Start of Block

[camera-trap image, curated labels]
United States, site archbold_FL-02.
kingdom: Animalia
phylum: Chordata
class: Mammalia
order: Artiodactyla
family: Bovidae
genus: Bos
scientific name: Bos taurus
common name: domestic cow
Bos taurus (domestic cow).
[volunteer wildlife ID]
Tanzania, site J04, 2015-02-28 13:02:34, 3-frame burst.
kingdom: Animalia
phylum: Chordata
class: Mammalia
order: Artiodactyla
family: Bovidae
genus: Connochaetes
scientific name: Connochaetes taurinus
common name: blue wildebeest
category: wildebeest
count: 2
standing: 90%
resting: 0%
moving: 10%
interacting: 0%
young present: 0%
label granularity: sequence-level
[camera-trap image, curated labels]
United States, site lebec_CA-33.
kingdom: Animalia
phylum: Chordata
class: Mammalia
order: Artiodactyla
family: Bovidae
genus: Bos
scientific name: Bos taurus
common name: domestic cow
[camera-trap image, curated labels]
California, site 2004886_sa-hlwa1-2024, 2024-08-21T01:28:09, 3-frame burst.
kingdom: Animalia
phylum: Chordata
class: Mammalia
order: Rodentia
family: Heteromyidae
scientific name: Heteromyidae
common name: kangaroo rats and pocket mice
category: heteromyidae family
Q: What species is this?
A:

End of Block

What you need to do: Set down the whole listing again. Keep every word as it is.

Solution:
[camera-trap image, curated labels]
United States, site archbold_FL-02.
kingdom: Animalia
phylum: Chordata
class: Mammalia
order: Artiodactyla
family: Bovidae
genus: Bos
scientific name: Bos taurus
common name: domestic cow
Bos taurus (domestic cow).
[volunteer wildlife ID]
Tanzania, site J04, 2015-02-28 13:02:34, 3-frame burst.
kingdom: Animalia
phylum: Chordata
class: Mammalia
order: Artiodactyla
family: Bovidae
genus: Connochaetes
scientific name: Connochaetes taurinus
common name: blue wildebeest
category: wildebeest
count: 2
standing: 90%
resting: 0%
moving: 10%
interacting: 0%
young present: 0%
label granularity: sequence-level
[camera-trap image, curated labels]
United States, site lebec_CA-33.
kingdom: Animalia
phylum: Chordata
class: Mammalia
order: Artiodactyla
family: Bovidae
genus: Bos
scientific name: Bos taurus
common name: domestic cow
[camera-trap image, curated labels]
California, site 2004886_sa-hlwa1-2024, 2024-08-21T01:28:09, 3-frame burst.
kingdom: Animalia
phylum: Chordata
class: Mammalia
order: Rodentia
family: Heteromyidae
scientific name: Heteromyidae
common name: kangaroo rats and pocket mice
category: heteromyidae family
Q: What species is this?
A:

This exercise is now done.